With respect to the final sentences of Chapter 12, one would be well-advised to go back and reread the opening sentences of this chapter. Scout's brother Jem is now twelve years old, and maturing emotionally as well as physically. In the chapter's opening passage, he angrily yells at his younger sister, “It’s time you started bein’ a girl and acting right!” This criticism by Jem presages the chapter's ending and the events to follow. The final passage is as follows:
"As we approached the house Jem told me to look on the porch. I looked and saw Aunt Alexandra sitting in a rocking chair."
These two sentences are important because, it will be made very clear, Aunt Alexandra has arrived with the intention of staying indefinitely for the express purpose of ensuring that Scout--Jean Louise, to Alexandra, in keeping with the latter's emphasis on the former's requisite femininity--is raised as a lady. Aunt Alexandra is critical of Scout's tomboyish ways and is determined to see that Atticus's shortcomings as a single parent are rectified by her, Alexandra's, authoritative and feminine presence.

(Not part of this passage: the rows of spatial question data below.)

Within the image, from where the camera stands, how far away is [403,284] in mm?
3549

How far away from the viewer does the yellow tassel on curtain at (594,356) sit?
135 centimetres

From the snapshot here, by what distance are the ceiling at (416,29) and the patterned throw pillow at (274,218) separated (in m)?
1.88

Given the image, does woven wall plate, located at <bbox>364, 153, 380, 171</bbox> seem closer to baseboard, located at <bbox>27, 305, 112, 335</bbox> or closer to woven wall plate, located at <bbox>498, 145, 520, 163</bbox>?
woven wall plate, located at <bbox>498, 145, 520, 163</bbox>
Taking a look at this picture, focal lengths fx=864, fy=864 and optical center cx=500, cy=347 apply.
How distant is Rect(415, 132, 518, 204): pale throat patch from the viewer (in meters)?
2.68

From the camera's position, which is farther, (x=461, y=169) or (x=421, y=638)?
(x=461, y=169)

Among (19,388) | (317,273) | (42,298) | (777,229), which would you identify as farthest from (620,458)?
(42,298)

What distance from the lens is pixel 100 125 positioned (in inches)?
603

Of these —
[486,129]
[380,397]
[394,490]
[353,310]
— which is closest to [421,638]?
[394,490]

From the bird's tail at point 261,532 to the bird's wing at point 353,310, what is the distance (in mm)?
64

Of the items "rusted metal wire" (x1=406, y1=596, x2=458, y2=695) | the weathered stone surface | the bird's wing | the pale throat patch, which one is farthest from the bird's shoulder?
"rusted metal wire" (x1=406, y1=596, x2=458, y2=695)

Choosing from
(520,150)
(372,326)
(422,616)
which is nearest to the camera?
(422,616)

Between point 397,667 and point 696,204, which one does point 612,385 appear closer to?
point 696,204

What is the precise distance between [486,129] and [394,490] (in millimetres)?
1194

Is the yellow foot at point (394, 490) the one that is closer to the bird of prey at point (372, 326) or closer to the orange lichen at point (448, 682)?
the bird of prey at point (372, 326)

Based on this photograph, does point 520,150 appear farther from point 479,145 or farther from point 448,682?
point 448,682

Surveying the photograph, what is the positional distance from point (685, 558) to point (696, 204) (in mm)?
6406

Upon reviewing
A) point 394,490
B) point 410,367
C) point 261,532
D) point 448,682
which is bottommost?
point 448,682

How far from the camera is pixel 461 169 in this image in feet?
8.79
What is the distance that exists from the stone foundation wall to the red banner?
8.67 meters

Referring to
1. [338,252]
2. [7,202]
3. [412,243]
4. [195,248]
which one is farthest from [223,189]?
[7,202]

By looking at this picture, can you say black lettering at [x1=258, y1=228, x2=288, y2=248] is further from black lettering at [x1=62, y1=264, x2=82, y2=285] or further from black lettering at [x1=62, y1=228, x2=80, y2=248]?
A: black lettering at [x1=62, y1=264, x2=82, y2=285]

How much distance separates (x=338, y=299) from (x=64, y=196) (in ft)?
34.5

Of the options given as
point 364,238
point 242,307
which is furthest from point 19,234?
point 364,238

Chapter 12 marks the children's visit to Calpurnia's church. Though most of the parishoners are more than welcoming to the Finch children, Lula, a "tall Negro woman," makes Scout and Jem feel out of place at the church. Lula asks Cal why she has brought white children to the AME Zion church, and says,
You ain't got no business bringin' white chillun here--they got their church, we got our'n. It is our church, ain't it, Miss Cal?
When Jem suggests that they go home because they're not wanted, Zeebo explains that Lula is "contentious because Reverend Sykes threatened to church her." It's clear that Lula is well aware of the racial climate and tensions in Maycomb, and she feels that the Finch children shouldn't be present at her church.
The last sentence of the chapter announces Aunt Alexandra's arrival, and in the beginning of Chapter 13, we learn that Alexandra has arrived to act as a "feminine influence" in the Finch household.